Does a non-general authority in the LDS Church have the authority to reject past teachings of dead prophets? Welcome to this edition of Viewpoint on Mormonism. I'm your host, Bill McKeever, founder and director of Mormonism Research Ministry, and with me today is Eric Johnson, my colleague at MRM. We've been talking about a video of an Area 70 by the name of Richard Knightsell Holdsepfel, who spoke at a stake leadership meeting in the Harriman, Utah Rose Canyon Stake, in which he interviews two young students, a male and a female, and commends them for being honest and authentic when it comes to some of the questions that they have regarding repentance. And if you want to see this video, we have it on our website. It's in an article titled Throw Away Kimball's The Miracle of Forgiveness?

A Response to a Utah Area 70. And Eric, this is an article that was written by you. Where can someone find your article as well as the video that's embedded with that article?

Just go to, slash, and then spell the name of the area authority is H-O-L-Z-A-P-F-E-L. H-O-L-Z-A-P-F-E-L hyphen speaks. And we have an extended article on that as well as a video link. Now in yesterday's show we introduced this video and we introduced the two young people who were expressing some of the dilemma they feel when it comes to the subject of repentance.

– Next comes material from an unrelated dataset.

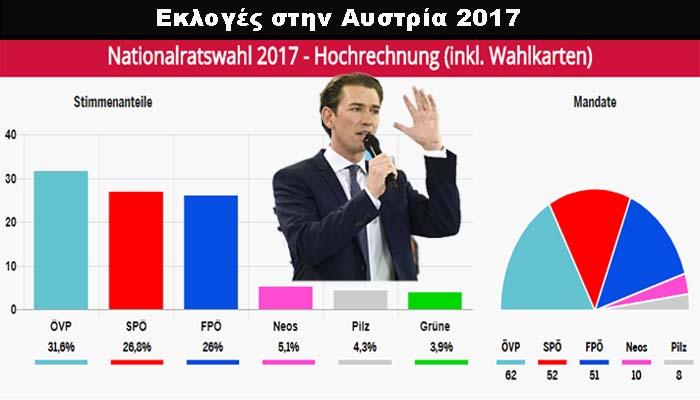Αυστριακές εκλογές: Πρώτο το Λαϊκό Κόμμα του Σεμπάστιαν Κουρτς και ακολουθούν οι Σοσιαλδημοκράτες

Now we don't know the name of the young man, however we do know because it's in the video that the young lady was named Jill. Their faces are obscured so that you cannot recognize who they are, but in this talk Holzepfel begins his response to their dilemma by talking about Elizabeth Smart. And Bill, like you said yesterday, I had great compassion when I first saw the video for these two sincere young people who are just wanting to know what is it we have to do, because it really seems hard. It seems difficult. Every Sunday at sacrament when the elements are passed by, they're supposed to be repenting, and she's just having a really hard time knowing how to do that. And you would think that this would be a major topic within the seminary classes, which are taken during the four years of high school by most Latter-day Saint youth. So I have a real compassion for them, and I think what we're going to try to do in these next few shows is to show what does she really need to do in order to repent according to what the LDS church teaches.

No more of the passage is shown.